= Ausgangstext =
+-------+
Alternatives Interventionskonzept: "Passives Gehirntraining"

"Der entscheidende Vorteil solcher passiver Stimulationsprotokolle ist, dass sie ohne aktives Mitmachen des Teilnehmers und sogar nebenbei ablaufen können, z.B. während der Teilnehmer liest, fernsieht oder spazieren geht", so Prof. Tegenthoff. "Die rein passive Stimulation verspricht neue Therapieansätze, gerade für ältere Menschen oder auch Patienten mit neurologischen Störungen, z. B. nach einem Schlaganfall oder einer Hirnverletzung. Sie können sich oft nicht ausreichend lange auf die erforderlichen Verhaltenstherapien konzentrieren oder selbst aktiv mitmachen". Der passiv orientierte Therapieansatz spart zudem Kosten aufgrund seines geringeren Personalbedarfs. Die Ergebnisse der Studien wurden im Fachmagazin „Annals of Neurology“ veröffentlicht.

Wunschbild "Jungbrunnen"?

In solchen Therapieansätzen sehen die Forscher einen wichtigen Fortschritt, vor allem angesichts der Alterstruktur industrialisierter Gesellschaften, in denen es immer mehr alte und weniger junge Menschen gibt. Voraussetzung dafür, dass alte Menschen lange selbstständig und allein leben können ist es, die sensomotorischen Fähigkeiten bis ins hohe Alter hinein "fit" zu halten. "Vor dem Hintergrund der demografischen Veränderungen ist ein besseres Verständnis altersbedingter Änderungen, insbesondere des Gehirns, Grundvoraussetzung, um die damit einhergehenden Probleme möglichst vorausschauend angehen zu können", erklärt Dinse. "Ein zentraler Gesichtspunkt ist dabei das, was man heute als 'gesundes Altern' bezeichnet: Dabei steht nicht im Vordergrund, immer älter zu werden, sondern möglichst lange gesund leben zu können."
+-------+
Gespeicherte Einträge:
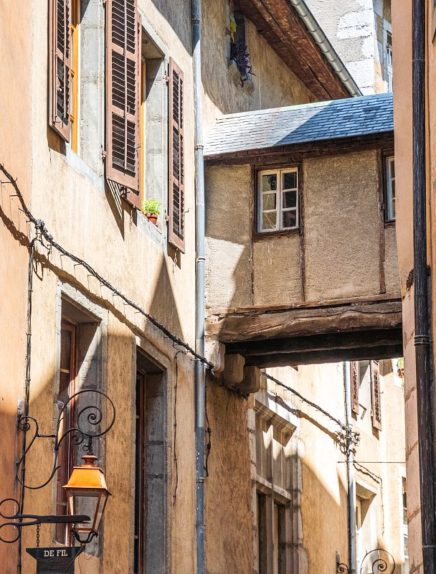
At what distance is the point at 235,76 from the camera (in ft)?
54.4

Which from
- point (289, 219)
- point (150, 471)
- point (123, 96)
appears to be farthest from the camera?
point (289, 219)

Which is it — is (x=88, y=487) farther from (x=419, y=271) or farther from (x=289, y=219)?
(x=289, y=219)

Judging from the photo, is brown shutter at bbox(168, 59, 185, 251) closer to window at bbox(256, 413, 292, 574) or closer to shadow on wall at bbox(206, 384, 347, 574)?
shadow on wall at bbox(206, 384, 347, 574)

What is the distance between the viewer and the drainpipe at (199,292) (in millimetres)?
13922

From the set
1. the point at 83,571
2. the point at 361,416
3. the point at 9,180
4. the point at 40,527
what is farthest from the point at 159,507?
the point at 361,416

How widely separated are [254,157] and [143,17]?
1947mm

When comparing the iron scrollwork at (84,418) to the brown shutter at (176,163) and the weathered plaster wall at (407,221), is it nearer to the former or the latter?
the weathered plaster wall at (407,221)

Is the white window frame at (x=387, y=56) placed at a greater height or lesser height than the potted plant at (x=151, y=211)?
greater

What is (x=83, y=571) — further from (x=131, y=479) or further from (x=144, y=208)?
(x=144, y=208)

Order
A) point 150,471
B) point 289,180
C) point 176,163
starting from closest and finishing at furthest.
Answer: point 150,471, point 176,163, point 289,180

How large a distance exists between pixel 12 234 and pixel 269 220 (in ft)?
16.3

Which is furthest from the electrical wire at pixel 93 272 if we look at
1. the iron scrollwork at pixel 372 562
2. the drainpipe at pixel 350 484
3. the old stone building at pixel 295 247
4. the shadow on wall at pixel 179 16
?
the drainpipe at pixel 350 484

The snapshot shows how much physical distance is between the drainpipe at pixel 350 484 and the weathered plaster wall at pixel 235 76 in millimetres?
3617

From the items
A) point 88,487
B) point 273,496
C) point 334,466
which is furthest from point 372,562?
point 88,487
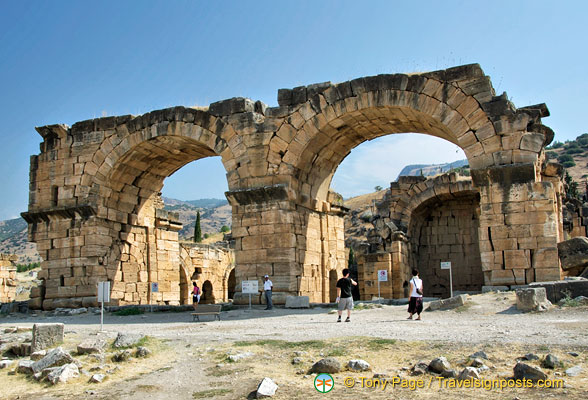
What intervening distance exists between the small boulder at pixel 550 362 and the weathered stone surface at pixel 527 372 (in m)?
+-------+
= Aufgabe 1 =
Fassen Sie den Absatz im Ausgangstext, der mit „Der entscheidende Vorteil solcher passiver Stimulationsprotokolle“ beginnt, als knappe Stichpunktliste zusammen.
= Aufgabe 2 =
Was steht laut Dinse beim „gesunden Altern“ gemäß Ausgangstext nicht im Vordergrund?

= Lösung 1 =
- Passive Stimulationsprotokolle laufen ohne aktives Mitmachen des Teilnehmers ab, sogar nebenbei, etwa beim Lesen, Fernsehen oder Spazierengehen.
- Laut Prof. Tegenthoff versprechen sie neue Therapieansätze, besonders für ältere Menschen und für Patienten mit neurologischen Störungen, z. B. nach Schlaganfall oder Hirnverletzung.
- Diese Gruppen können sich oft nicht ausreichend lange auf Verhaltenstherapien konzentrieren oder selbst aktiv mitmachen.
- Der passive Ansatz spart Kosten, da er weniger Personal erfordert.
- Die Studienergebnisse erschienen im Fachmagazin „Annals of Neurology“.

= Lösung 2 =
Nicht im Vordergrund steht, immer älter zu werden.